• [Records for processing]:
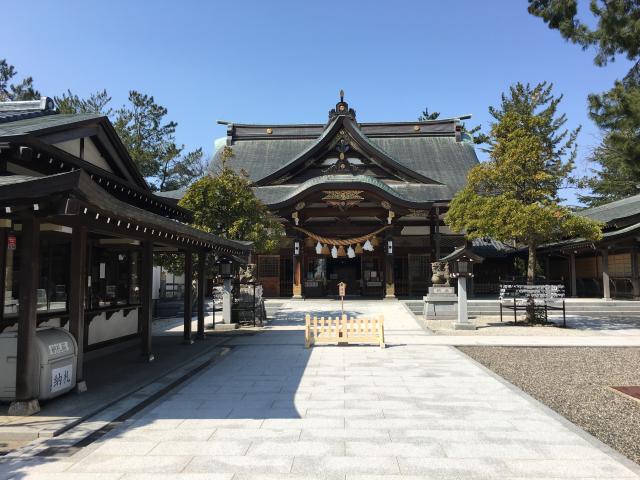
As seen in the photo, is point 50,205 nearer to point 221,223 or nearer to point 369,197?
point 221,223

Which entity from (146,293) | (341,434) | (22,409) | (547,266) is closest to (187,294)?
(146,293)

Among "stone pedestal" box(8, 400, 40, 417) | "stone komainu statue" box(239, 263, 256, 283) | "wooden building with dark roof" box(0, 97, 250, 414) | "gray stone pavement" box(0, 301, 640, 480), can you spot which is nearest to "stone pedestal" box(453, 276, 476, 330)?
"gray stone pavement" box(0, 301, 640, 480)

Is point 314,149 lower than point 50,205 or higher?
higher

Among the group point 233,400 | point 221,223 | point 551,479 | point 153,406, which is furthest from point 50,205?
point 221,223

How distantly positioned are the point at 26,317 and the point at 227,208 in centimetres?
947

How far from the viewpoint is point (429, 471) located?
3.94 meters

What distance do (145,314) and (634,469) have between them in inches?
318

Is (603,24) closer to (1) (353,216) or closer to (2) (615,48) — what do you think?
(2) (615,48)

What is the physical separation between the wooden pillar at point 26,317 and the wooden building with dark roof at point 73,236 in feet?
0.04

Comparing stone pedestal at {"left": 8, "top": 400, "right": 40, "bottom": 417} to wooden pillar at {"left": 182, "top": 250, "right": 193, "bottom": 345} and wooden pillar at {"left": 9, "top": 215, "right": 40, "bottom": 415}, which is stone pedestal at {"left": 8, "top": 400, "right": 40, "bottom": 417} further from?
wooden pillar at {"left": 182, "top": 250, "right": 193, "bottom": 345}

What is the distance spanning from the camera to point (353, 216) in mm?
23078

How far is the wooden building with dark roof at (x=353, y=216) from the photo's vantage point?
21.7 metres

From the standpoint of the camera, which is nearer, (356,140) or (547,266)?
(356,140)

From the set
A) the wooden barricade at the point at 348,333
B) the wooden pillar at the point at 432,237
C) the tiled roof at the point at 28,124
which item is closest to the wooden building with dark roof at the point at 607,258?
the wooden pillar at the point at 432,237
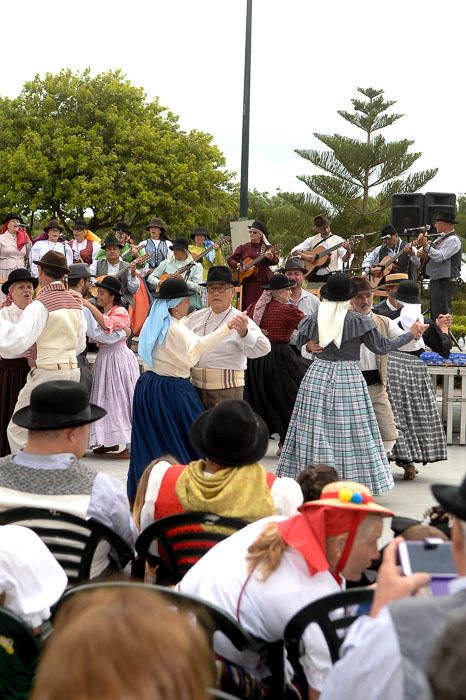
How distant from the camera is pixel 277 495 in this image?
12.7 ft

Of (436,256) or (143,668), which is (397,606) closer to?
(143,668)

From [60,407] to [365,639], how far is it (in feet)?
7.58

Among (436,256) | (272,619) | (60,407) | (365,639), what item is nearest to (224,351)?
(60,407)

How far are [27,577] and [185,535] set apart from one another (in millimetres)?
825

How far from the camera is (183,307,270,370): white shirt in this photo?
6.99m

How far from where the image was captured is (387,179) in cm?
2747

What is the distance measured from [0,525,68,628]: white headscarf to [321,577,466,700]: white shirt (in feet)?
3.82

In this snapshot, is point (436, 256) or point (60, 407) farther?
point (436, 256)

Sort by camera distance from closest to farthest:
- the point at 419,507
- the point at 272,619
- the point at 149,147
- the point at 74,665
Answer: the point at 74,665 < the point at 272,619 < the point at 419,507 < the point at 149,147

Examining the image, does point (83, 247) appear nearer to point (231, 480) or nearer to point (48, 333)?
point (48, 333)

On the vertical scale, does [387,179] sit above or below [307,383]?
above

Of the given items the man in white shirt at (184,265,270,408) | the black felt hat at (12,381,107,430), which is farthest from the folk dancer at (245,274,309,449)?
the black felt hat at (12,381,107,430)

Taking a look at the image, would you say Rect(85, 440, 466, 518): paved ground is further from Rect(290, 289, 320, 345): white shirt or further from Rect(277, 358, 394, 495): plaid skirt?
Rect(290, 289, 320, 345): white shirt

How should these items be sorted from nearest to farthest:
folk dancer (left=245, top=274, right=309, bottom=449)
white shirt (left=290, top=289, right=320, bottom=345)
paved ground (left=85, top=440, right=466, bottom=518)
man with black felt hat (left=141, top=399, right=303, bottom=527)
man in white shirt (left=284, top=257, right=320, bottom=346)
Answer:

• [Aim]:
Rewrite every line of the records above as a JSON list of strings, one string per line, skipping blank lines and leaving out the pictures.

• [Problem solution]:
[
  "As seen in the photo, is point 50,205 nearer to point 221,223 or nearer to point 369,197?",
  "point 221,223",
  "Which entity from (146,293) | (341,434) | (22,409) | (547,266) is closest to (187,294)?",
  "(146,293)",
  "Among \"stone pedestal\" box(8, 400, 40, 417) | \"stone komainu statue\" box(239, 263, 256, 283) | \"wooden building with dark roof\" box(0, 97, 250, 414) | \"gray stone pavement\" box(0, 301, 640, 480), can you spot which is nearest to \"stone pedestal\" box(453, 276, 476, 330)?",
  "\"gray stone pavement\" box(0, 301, 640, 480)",
  "Is point 314,149 lower than point 50,205 or higher?",
  "higher",
  "Among the group point 233,400 | point 221,223 | point 551,479 | point 153,406, which is furthest from point 50,205?",
  "point 221,223",
  "How distantly positioned are the point at 26,317 and the point at 227,208 in centimetres?",
  "947",
  "How far from the viewpoint is point (429, 471) located?",
  "3.94 meters",
  "What distance do (145,314) and (634,469) have between them in inches?",
  "318",
  "Is (603,24) closer to (1) (353,216) or closer to (2) (615,48) — what do you think?",
  "(2) (615,48)",
  "What is the physical separation between the wooden pillar at point 26,317 and the wooden building with dark roof at point 73,236 in feet?",
  "0.04",
  "Comparing stone pedestal at {\"left\": 8, \"top\": 400, \"right\": 40, \"bottom\": 417} to wooden pillar at {\"left\": 182, \"top\": 250, \"right\": 193, \"bottom\": 345} and wooden pillar at {\"left\": 9, \"top\": 215, \"right\": 40, \"bottom\": 415}, which is stone pedestal at {\"left\": 8, \"top\": 400, \"right\": 40, \"bottom\": 417} further from?",
  "wooden pillar at {\"left\": 182, \"top\": 250, \"right\": 193, \"bottom\": 345}",
  "What is the distance spanning from the camera to point (353, 216) in mm?",
  "23078",
  "How far is the wooden building with dark roof at (x=353, y=216) from the photo's vantage point?",
  "21.7 metres",
  "From the standpoint of the camera, which is nearer, (356,140) or (547,266)?",
  "(356,140)",
  "From the set",
  "A) the wooden barricade at the point at 348,333",
  "B) the wooden pillar at the point at 432,237",
  "C) the tiled roof at the point at 28,124",
  "which item is closest to the wooden building with dark roof at the point at 607,258?",
  "the wooden pillar at the point at 432,237",
  "How distant from the camera is pixel 277 495 in this image?",
  "12.7 ft",
  "Of (436,256) or (143,668), which is (397,606) closer to?",
  "(143,668)",
  "From [60,407] to [365,639], how far is it (in feet)?",
  "7.58",
  "Among (436,256) | (272,619) | (60,407) | (365,639), what item is nearest to (224,351)?",
  "(60,407)",
  "How far are [27,577] and [185,535] set apart from one another (in millimetres)?",
  "825",
  "How far from the camera is (183,307,270,370): white shirt in this photo?",
  "6.99m",
  "How far from where the image was captured is (387,179) in cm?",
  "2747",
  "What is the distance measured from [0,525,68,628]: white headscarf to [321,577,466,700]: white shirt (in feet)?",
  "3.82",
  "In this snapshot, is point (436, 256) or point (60, 407) farther?",
  "point (436, 256)",
  "Sort by camera distance from closest to farthest:",
  "- the point at 419,507",
  "- the point at 272,619",
  "- the point at 149,147",
  "- the point at 74,665",
  "Answer: the point at 74,665 < the point at 272,619 < the point at 419,507 < the point at 149,147",
  "Examining the image, does point (83, 247) appear nearer to point (231, 480) or nearer to point (48, 333)?",
  "point (48, 333)",
  "On the vertical scale, does [387,179] sit above or below [307,383]?",
  "above",
  "Of the given items the man in white shirt at (184,265,270,408) | the black felt hat at (12,381,107,430), which is farthest from the folk dancer at (245,274,309,449)?",
  "the black felt hat at (12,381,107,430)",
  "Taking a look at the image, would you say Rect(85, 440, 466, 518): paved ground is further from Rect(290, 289, 320, 345): white shirt or further from Rect(277, 358, 394, 495): plaid skirt?",
  "Rect(290, 289, 320, 345): white shirt",
  "How should these items be sorted from nearest to farthest:",
  "folk dancer (left=245, top=274, right=309, bottom=449)",
  "white shirt (left=290, top=289, right=320, bottom=345)",
  "paved ground (left=85, top=440, right=466, bottom=518)",
  "man with black felt hat (left=141, top=399, right=303, bottom=527)",
  "man in white shirt (left=284, top=257, right=320, bottom=346)",
  "Answer:"
]